(REQUIRED TASK 1):
Rewrite the part of the records that opens with the line containing "From (77,109) |" and runs through the end of the records, changing "green hedge" to "green shrub" and leaving everything else as it is. Give only those lines.

(SUPPLIED PASSAGE):
But, explaining that constitutional rights apply to the guilty as well as the innocent, Common Pleas Judge Benjamin Lerner dismissed murder charges against Aquil Bond, Jawayne K. Brown, and Richard Brown, over prosecutorial misconduct during their 2006 trial, according to the Philadelphia Daily News and the Philadelphia Inquirer.

Two of the three are currently serving life prison terms in other murder cases. However, Jawayne Brown will be released if the district attorney’s office does not succeed in a planned appeal of Lerner’s ruling.

In 2012, a state superior court appellate panel vacated the convictions of all three. Lerner’s ruling this week concerned whether the DA could retry the defendants.

The defense argued, and the judge agreed, that the state constitution’s double jeopardy clause bars retrial in a case in which prosecutorial misconduct caused an earlier conviction to be vacated.

At issue was bolstering of testimony by a government witness during trial by veteran assistant district attorney Edward Cameron. He called the DA’s homicide chief to corroborate the witness’s testimony and himself argued, during closing arguments, that the witness had helped solve seven homicides, the articles explain.

That argument was improper, the appellate panel said, because it was not supported by evidence at trial.

The appellate panel also expressed concern about the cumulative impact of “serial improper questioning and argument” that resulted in 20 motions for a mistrial by defense lawyers, the Inquirer reports. Given the repeated conduct, curative instructions to the jury may not have been sufficient, the appellate panel said.

(RECORD EXTRACTS):
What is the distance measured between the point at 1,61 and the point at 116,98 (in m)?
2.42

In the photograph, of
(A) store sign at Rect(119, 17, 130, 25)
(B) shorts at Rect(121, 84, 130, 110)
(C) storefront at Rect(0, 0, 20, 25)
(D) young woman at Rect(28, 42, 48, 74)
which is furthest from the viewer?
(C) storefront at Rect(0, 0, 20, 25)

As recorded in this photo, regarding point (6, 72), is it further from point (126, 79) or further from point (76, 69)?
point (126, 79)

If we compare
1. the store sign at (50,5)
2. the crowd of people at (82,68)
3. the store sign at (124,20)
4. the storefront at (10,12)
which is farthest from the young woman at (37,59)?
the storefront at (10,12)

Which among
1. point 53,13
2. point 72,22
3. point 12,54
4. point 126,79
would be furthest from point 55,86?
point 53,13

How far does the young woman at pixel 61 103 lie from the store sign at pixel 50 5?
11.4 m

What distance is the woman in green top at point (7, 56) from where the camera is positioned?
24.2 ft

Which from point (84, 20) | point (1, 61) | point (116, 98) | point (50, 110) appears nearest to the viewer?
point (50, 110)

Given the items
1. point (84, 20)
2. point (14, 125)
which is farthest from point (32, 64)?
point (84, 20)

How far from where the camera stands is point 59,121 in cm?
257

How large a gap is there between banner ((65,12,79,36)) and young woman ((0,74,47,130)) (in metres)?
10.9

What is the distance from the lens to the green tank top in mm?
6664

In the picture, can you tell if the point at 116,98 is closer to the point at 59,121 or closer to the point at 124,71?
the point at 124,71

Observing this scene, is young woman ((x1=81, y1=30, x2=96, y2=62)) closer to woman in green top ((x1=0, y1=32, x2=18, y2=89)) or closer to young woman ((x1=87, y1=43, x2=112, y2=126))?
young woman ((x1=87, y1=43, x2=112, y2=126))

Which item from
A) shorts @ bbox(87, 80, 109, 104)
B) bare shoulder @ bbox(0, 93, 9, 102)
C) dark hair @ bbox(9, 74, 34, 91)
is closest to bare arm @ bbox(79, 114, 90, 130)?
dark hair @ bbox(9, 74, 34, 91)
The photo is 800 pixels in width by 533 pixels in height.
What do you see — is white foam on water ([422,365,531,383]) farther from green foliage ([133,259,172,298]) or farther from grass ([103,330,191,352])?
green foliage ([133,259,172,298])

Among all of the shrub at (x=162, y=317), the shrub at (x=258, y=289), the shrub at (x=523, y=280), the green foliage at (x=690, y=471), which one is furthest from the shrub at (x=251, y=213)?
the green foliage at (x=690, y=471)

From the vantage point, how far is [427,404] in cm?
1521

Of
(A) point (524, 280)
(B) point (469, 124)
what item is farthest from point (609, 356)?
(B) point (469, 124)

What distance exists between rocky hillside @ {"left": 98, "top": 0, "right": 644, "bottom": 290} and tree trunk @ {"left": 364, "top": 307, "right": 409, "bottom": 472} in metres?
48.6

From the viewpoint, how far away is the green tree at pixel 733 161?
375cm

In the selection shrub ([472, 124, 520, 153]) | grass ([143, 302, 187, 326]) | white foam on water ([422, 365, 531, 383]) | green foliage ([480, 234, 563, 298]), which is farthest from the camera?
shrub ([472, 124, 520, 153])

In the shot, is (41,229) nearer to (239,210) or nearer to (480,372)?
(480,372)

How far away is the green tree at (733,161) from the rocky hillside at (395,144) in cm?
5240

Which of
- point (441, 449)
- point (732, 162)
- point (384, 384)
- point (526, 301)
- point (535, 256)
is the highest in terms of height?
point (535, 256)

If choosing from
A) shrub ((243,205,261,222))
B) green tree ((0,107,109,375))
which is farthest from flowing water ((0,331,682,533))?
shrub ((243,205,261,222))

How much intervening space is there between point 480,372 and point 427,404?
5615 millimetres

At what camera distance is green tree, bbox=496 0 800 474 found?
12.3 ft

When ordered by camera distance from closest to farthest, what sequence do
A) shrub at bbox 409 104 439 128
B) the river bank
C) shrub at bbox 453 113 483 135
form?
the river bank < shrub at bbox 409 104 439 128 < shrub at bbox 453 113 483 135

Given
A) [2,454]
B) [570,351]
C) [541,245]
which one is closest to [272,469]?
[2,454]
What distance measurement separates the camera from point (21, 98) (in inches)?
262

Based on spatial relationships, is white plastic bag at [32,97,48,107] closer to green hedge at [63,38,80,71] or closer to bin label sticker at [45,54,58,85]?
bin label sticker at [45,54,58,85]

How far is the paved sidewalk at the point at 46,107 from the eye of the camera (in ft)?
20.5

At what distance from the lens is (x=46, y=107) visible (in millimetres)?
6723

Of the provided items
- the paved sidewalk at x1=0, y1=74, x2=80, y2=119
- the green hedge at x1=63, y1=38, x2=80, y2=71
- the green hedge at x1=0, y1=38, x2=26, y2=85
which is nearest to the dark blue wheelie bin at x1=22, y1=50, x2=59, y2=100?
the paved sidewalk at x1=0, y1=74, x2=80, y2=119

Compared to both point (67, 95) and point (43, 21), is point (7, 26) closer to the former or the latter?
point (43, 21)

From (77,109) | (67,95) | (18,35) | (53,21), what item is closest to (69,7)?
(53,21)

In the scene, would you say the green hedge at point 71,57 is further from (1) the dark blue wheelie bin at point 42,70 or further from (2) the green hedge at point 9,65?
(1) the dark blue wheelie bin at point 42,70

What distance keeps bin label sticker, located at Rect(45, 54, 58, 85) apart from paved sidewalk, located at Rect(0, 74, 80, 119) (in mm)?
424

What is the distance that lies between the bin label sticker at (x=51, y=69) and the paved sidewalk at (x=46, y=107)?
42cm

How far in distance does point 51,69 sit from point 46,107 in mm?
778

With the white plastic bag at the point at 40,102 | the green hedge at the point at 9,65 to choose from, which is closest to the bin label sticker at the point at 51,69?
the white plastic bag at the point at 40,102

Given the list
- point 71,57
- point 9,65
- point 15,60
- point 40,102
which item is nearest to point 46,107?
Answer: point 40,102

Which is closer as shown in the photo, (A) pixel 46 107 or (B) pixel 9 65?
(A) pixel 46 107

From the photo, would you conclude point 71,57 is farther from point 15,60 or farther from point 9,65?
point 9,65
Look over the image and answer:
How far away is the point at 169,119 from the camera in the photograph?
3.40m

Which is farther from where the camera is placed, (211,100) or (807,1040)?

(REQUIRED TASK 2):
Summarize the passage about the dismissed murder charges in two sentences.

(WRITTEN SOLUTION 1):
From (77,109) | (67,95) | (18,35) | (53,21), what item is closest to (69,7)?
(53,21)

In the scene, would you say the green shrub at point 71,57 is further from (1) the dark blue wheelie bin at point 42,70 or further from (2) the green shrub at point 9,65?
(1) the dark blue wheelie bin at point 42,70

What distance keeps bin label sticker, located at Rect(45, 54, 58, 85) apart from paved sidewalk, located at Rect(0, 74, 80, 119) (in mm)?
424

What is the distance that lies between the bin label sticker at (x=51, y=69) and the paved sidewalk at (x=46, y=107)?
42cm

How far in distance does point 51,69 sit from point 46,107 in mm?
778

With the white plastic bag at the point at 40,102 | the green shrub at the point at 9,65 to choose from, which is closest to the bin label sticker at the point at 51,69?
the white plastic bag at the point at 40,102

Given the list
- point 71,57
- point 9,65
- point 15,60
- point 40,102
which item is nearest to point 46,107?
Answer: point 40,102

Which is closer as shown in the photo, (A) pixel 46 107 or (B) pixel 9 65?
(A) pixel 46 107

From the photo, would you conclude point 71,57 is farther from point 15,60 or farther from point 9,65?
point 9,65
Look over the image and answer:
How far away is the point at 169,119 from the camera in the photograph?
3.40m

Which is farther from where the camera is placed, (211,100) or (807,1040)?

(WRITTEN SOLUTION 2):
Common Pleas Judge Benjamin Lerner dismissed murder charges against Aquil Bond, Jawayne K. Brown, and Richard Brown over prosecutorial misconduct during their 2006 trial, agreeing with the defense that the state constitution's double jeopardy clause bars retrial when such misconduct caused an earlier conviction to be vacated. A state superior court appellate panel had vacated all three convictions in 2012, finding improper the way assistant district attorney Edward Cameron bolstered a government witness's testimony.